As His Bride and Body, then The Church’s mission always remains that of Christ Himself, that is, to find His scattered sheep, the true sheep who exist in all times and places, and then she is to proclaim His Gospel to them, so they can hear His voice, and become members of His flock, His body. Moreover, this mission not only brings men to Christ as their Savior and Truth, but the same mission brings a hope of peace and unity to a seriously divided world. Many of His sheep will not find Christ yet in this world, but will belong to the final Kingdom. But every one of these sheep who actually find Christ and become members of His flock in this world also will make the world a little more unified, a little less violent and divided, and every little bit counts when it comes to peace on this earth. Imagine what might happen to our world if the Church was successful in bringing a lot more sheep into the one flock, united in love and peace and loving the rest of the world as Christ does. Imagine what would happen to this world if the Church turned inwards and did not search for those sheep. Thank God that will never happen.

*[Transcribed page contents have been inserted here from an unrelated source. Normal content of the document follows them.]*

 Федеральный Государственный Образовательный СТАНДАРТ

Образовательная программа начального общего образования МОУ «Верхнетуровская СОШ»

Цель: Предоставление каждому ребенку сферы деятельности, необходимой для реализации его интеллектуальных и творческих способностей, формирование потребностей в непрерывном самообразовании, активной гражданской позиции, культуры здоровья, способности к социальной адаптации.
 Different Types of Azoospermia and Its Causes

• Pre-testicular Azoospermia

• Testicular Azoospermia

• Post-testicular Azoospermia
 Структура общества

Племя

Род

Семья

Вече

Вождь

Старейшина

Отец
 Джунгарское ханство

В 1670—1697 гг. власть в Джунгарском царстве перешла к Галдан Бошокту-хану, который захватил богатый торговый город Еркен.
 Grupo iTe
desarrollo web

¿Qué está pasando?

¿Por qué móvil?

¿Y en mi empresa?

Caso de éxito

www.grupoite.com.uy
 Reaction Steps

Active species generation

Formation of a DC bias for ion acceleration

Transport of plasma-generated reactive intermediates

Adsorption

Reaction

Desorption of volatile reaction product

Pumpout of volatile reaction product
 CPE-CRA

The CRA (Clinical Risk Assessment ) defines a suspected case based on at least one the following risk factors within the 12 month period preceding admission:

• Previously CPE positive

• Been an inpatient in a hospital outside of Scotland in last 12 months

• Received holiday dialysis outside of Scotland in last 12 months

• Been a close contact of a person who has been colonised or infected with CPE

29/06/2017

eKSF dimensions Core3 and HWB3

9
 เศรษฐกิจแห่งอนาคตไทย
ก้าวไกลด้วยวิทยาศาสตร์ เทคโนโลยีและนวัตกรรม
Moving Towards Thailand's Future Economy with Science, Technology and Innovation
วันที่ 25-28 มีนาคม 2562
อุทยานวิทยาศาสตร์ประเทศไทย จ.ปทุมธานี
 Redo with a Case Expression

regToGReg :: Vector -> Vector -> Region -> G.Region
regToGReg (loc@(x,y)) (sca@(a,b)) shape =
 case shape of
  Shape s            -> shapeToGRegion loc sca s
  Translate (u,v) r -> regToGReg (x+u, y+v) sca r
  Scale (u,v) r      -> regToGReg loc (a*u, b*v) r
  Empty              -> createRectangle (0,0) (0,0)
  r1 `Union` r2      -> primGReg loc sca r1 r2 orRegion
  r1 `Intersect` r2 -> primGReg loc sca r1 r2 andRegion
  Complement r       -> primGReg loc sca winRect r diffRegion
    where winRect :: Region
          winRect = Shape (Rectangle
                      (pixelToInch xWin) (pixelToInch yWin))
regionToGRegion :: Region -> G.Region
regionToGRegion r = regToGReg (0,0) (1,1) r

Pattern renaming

May the Good Shepherd, then, be with His flock today and every day as she reaches out in a world that is powerfully resisting His truth. He has laid down His life for His sheep; we in turn must enable His scattered sheep to hear His voice, and come to the Good Shepherd. The success of this mission, then, is not just a matter of bringing the Gospel to souls for their personal salvation. Some may enter the kingdom only in Eternity, but those who enter in this world not only find personal salvation, but they also bring a great blessing to this world, a greater hope for peace and the unity of love that only Christ can make possible.